New analyses from KTH in Stockholm are creating order in the uncertainty that has prevailed for the last four years about how plutonium dioxide, one of the most important radioactive compounds in nuclear waste, behaves when it comes into contact with water. The findings are being published in the latest issue of Nature Materials.
In January 2000 an article was published in the American scientific journal Science. A research team had discovered that plutonium dioxide, PuO2, quite unexpectedly could be transformed by oxidation to form a new stable compound PuO2,27.
This sparked heated discussions and a great deal of uncertainty in the scientific community, since the world was now facing a new radioactive compound with unknown characteristics.
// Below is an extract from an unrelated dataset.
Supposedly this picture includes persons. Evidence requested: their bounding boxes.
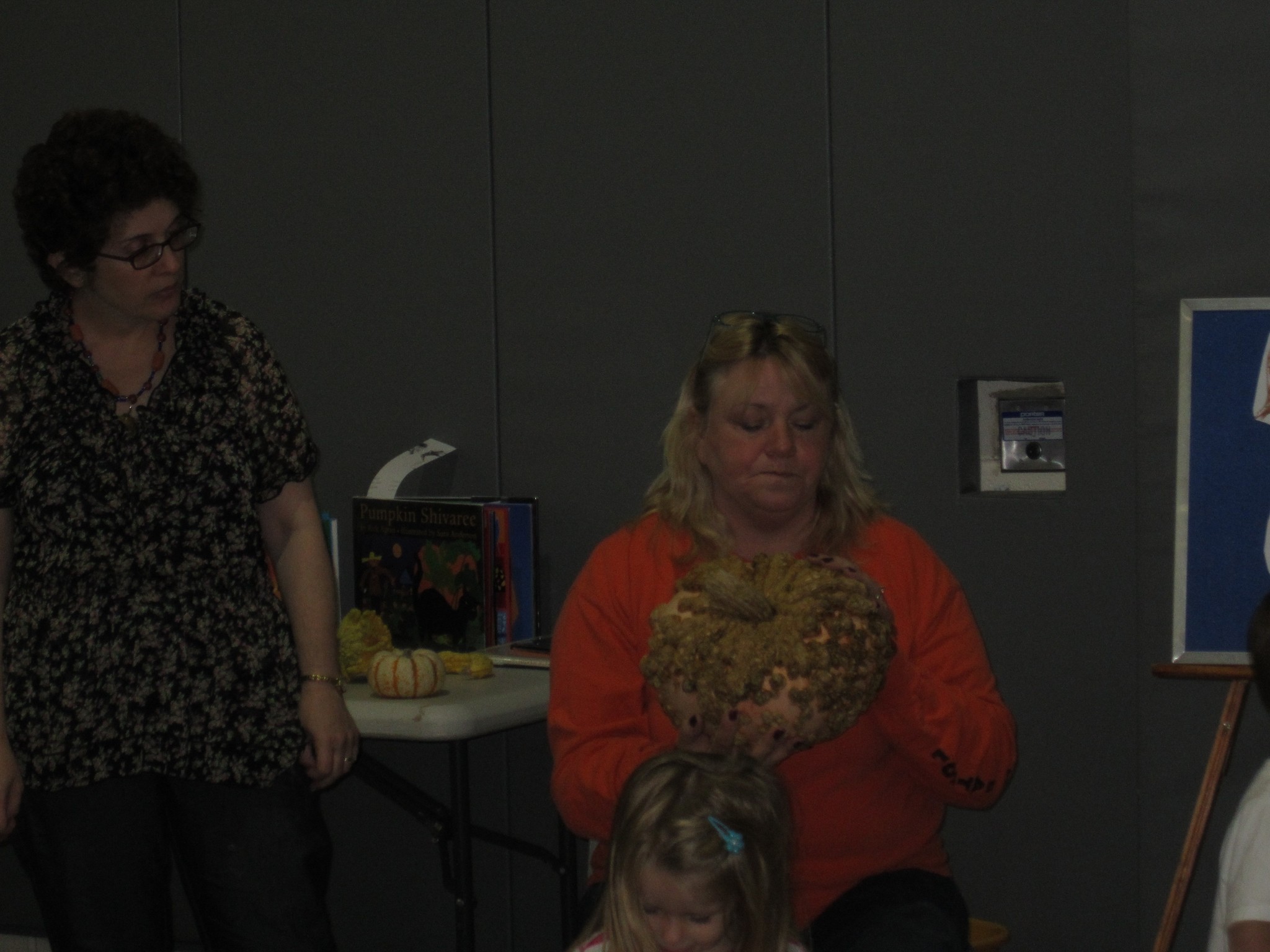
[1205,592,1270,952]
[0,105,361,952]
[548,311,1018,952]
[565,749,805,952]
The consequences of this would be that hazardous nuclear waste was probably much more easily soluble in water that was previously thought, and thereby much more unstable. Previous risk assessments were turned on end.
A research team at the Royal Institute of Technology (KTH) in Stockholm, with scientists from KTH, Uppsala University, and a research institute in Budapest were commissioned by SKB, the Swedish Nuclear Fuel and Waste Management Company, to study this. It has taken four years, and advanced calculations have been carried out in order to explain the earlier findings. The results are considered to be of vital importance.
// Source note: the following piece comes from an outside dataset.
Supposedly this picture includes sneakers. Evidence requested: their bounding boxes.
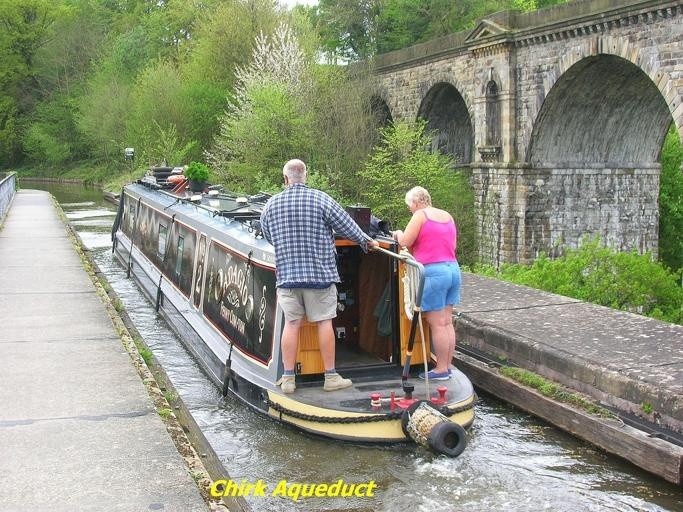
[418,368,452,380]
[277,374,296,393]
[324,373,352,391]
“It’s good news. It seems that this compound PuO2,27, is not stable. It can only be created temporarily under special conditions, which means that there is no reason to revise previous risk analyses. We have filled in a few gaps in our knowledge and found an explanation for the findings of the other scientists,” says Pavel Korzhavyi, a researcher at KTH Materials Science.
The team’s findings are based on computer simulations, and neither Pavel nor his colleagues have been in contact with plutonium.